» **SUPPLIED DATA**
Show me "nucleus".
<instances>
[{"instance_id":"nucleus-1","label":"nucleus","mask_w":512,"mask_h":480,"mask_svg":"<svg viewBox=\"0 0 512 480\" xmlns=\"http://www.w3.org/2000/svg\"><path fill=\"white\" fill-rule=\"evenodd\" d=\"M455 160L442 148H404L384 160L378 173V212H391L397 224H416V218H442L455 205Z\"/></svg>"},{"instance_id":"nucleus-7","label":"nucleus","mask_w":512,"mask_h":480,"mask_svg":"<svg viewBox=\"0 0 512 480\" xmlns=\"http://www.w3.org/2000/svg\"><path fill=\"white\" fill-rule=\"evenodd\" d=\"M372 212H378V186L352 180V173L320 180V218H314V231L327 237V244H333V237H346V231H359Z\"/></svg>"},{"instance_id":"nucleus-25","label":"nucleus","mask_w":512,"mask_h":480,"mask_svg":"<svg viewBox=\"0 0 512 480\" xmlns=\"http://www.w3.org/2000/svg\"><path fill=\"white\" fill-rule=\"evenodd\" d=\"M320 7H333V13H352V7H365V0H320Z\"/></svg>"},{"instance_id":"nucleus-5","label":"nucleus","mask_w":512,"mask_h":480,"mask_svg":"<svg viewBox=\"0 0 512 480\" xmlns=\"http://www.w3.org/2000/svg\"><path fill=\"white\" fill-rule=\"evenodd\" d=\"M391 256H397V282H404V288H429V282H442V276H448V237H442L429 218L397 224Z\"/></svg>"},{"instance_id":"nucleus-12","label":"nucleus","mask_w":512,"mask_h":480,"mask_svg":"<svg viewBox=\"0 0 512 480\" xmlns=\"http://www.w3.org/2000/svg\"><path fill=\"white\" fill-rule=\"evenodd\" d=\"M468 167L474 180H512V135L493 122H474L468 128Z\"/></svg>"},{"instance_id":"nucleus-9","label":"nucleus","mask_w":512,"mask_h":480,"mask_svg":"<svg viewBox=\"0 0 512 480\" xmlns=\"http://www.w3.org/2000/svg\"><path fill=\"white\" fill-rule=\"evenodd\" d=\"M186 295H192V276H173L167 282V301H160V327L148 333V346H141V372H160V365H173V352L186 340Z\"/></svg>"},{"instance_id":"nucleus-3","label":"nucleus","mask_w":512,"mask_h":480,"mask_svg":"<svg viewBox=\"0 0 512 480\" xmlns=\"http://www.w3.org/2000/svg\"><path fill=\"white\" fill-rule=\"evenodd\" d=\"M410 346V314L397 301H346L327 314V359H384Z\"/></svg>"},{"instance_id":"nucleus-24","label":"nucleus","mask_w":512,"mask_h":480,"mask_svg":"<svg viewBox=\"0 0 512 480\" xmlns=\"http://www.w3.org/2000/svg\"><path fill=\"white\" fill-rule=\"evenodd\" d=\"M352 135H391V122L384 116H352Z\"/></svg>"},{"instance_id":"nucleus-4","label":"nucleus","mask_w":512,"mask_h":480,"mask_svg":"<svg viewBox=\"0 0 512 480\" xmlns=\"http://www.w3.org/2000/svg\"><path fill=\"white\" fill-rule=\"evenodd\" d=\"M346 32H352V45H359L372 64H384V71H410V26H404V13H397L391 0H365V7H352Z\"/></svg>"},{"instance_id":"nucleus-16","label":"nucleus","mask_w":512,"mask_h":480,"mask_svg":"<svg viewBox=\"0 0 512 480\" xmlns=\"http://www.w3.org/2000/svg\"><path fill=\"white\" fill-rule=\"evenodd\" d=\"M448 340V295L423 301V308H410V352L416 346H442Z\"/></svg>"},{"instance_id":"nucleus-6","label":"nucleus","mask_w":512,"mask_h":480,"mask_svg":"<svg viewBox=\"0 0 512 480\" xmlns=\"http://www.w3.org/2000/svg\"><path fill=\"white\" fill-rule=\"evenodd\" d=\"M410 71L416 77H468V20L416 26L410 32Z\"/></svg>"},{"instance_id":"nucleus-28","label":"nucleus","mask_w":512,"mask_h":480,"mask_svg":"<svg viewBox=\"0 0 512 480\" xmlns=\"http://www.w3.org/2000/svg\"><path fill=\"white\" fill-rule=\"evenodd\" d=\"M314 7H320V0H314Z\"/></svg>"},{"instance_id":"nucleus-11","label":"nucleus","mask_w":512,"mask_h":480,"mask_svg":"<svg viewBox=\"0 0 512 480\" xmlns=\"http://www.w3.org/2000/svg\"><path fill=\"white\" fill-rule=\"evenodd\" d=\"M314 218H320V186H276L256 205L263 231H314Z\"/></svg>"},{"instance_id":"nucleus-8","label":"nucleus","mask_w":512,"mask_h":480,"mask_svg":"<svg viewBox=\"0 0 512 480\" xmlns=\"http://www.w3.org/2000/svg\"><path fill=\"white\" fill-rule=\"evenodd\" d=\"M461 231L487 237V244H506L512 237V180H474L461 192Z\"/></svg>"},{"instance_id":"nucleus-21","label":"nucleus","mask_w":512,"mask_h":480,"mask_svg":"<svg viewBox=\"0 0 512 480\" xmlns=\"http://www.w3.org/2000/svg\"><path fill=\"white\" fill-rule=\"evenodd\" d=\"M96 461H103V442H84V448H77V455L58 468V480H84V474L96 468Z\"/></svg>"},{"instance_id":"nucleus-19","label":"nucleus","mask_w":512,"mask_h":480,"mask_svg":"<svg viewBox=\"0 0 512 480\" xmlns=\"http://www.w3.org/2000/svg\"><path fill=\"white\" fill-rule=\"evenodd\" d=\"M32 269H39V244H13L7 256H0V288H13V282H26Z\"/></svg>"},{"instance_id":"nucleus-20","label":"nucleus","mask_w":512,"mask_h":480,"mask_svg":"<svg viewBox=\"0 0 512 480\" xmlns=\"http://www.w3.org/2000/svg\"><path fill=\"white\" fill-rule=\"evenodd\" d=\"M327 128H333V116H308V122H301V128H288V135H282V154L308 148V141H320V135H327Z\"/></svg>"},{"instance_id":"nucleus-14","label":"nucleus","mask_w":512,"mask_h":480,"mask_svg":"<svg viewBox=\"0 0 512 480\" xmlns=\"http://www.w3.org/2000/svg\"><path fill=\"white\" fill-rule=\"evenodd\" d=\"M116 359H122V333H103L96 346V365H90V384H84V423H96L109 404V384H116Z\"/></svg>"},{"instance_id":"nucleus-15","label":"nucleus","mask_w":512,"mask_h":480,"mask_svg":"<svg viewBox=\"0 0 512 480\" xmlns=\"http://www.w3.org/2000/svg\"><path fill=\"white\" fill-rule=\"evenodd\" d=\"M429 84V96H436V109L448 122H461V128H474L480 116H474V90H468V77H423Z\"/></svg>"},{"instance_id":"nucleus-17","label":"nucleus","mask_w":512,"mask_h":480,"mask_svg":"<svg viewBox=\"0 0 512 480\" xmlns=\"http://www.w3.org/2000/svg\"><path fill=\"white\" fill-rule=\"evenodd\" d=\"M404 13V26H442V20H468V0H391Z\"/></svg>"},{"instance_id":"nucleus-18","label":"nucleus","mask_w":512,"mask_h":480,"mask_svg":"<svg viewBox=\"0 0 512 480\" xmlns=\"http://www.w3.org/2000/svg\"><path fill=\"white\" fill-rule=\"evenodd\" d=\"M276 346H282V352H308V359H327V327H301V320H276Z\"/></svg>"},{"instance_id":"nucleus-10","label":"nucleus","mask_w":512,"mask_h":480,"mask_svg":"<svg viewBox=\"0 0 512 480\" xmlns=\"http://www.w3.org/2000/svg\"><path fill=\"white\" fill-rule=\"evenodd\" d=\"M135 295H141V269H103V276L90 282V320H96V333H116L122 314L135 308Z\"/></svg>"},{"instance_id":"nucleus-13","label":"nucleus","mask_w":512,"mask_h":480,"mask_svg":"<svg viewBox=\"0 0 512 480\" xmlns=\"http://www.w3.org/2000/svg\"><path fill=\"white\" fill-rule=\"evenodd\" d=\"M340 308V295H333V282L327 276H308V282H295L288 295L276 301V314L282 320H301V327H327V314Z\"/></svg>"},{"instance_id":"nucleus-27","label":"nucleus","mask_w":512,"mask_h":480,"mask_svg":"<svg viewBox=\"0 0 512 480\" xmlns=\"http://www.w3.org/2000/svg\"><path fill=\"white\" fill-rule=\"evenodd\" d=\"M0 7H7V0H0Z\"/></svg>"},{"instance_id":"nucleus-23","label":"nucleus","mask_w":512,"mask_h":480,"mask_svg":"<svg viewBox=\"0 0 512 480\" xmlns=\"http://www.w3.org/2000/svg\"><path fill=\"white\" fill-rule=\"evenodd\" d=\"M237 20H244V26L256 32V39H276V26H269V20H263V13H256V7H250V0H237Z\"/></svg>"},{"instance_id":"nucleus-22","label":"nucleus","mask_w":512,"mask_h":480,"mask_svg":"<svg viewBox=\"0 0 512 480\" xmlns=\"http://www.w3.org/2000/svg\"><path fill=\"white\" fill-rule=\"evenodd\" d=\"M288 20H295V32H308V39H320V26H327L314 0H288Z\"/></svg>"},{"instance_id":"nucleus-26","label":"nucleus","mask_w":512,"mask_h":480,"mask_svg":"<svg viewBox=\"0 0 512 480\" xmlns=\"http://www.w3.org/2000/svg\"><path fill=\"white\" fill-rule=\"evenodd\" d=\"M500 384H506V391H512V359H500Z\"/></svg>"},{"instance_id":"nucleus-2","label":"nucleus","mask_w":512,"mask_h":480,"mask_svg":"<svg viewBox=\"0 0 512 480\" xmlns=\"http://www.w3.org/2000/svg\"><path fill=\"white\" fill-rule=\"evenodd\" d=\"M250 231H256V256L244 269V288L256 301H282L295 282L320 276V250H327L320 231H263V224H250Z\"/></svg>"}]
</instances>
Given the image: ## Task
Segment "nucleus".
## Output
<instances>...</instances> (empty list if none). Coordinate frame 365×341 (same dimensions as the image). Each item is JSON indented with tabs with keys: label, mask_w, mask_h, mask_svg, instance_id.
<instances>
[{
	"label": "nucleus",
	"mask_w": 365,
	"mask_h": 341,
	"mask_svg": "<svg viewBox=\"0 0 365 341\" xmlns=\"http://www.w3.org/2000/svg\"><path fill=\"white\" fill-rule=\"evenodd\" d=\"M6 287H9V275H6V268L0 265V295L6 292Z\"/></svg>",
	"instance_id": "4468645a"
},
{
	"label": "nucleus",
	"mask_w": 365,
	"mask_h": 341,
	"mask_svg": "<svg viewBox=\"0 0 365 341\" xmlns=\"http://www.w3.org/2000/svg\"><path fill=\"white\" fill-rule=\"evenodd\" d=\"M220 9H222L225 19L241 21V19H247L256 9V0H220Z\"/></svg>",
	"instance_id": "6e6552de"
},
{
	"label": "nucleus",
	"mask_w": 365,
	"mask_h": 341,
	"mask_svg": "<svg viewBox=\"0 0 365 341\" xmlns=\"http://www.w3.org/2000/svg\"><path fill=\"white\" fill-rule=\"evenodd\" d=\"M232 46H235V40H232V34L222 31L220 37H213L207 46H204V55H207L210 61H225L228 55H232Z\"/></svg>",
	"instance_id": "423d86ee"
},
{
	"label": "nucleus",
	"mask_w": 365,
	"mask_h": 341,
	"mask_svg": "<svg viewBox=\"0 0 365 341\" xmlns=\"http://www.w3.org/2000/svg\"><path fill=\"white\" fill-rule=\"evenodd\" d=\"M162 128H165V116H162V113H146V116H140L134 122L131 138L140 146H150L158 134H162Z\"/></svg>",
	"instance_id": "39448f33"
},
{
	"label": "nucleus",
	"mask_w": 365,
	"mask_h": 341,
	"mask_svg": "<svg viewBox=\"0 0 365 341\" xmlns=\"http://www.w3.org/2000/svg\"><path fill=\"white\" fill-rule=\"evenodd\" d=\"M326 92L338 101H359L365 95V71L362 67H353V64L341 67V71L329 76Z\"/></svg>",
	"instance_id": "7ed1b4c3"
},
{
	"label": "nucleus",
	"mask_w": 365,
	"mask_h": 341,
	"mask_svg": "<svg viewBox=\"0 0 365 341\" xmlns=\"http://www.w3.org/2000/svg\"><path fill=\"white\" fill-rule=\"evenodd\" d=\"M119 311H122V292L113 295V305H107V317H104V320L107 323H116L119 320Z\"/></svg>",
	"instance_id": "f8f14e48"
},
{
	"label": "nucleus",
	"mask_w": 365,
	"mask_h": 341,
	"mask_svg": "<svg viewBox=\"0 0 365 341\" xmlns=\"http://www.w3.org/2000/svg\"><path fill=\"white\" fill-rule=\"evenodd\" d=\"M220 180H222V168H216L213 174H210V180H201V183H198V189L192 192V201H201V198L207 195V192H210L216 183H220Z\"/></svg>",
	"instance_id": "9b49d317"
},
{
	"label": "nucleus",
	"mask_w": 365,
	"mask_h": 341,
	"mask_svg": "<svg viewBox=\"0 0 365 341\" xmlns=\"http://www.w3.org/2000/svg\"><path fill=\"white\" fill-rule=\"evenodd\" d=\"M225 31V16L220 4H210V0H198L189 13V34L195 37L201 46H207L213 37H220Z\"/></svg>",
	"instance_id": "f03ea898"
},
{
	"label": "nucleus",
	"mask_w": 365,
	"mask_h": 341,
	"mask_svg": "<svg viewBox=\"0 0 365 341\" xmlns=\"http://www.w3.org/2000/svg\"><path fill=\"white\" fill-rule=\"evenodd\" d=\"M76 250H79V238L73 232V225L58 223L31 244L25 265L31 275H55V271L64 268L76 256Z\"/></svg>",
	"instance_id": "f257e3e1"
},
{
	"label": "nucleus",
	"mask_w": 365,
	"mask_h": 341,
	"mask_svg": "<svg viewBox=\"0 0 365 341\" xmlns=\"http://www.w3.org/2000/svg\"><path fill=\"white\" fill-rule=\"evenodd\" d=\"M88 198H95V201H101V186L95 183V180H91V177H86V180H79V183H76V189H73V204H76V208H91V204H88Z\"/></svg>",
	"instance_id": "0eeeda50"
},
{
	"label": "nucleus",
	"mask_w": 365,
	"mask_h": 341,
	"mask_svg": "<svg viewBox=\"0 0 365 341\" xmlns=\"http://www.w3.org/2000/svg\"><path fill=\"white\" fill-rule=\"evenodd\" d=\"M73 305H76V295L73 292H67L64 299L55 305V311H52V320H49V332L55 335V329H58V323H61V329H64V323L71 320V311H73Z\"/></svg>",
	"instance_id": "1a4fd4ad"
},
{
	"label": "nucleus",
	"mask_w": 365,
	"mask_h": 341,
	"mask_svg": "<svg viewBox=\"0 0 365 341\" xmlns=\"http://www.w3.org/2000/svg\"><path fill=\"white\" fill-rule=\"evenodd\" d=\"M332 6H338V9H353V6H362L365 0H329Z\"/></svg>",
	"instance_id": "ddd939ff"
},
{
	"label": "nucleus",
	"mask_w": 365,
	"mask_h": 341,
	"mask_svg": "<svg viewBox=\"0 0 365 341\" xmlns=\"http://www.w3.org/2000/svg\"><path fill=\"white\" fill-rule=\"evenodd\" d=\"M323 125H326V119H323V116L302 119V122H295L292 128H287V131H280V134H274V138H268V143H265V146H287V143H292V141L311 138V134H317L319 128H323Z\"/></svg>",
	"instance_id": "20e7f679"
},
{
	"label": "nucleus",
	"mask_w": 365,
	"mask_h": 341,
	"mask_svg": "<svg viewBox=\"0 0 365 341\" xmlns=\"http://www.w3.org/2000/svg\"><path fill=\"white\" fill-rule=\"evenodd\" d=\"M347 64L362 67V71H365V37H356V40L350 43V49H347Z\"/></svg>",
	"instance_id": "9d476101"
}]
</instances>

» **EXERCISE GOAL**
Identify every line of the records above that contains the string "image", matching case exactly, and copy each of those lines.

» **RESPONSE BELOW**
Given the image: ## Task
<instances>...</instances> (empty list if none). Coordinate frame 365×341 (same dimensions as the image). Each item is JSON indented with tabs with keys: label, mask_w, mask_h, mask_svg, instance_id.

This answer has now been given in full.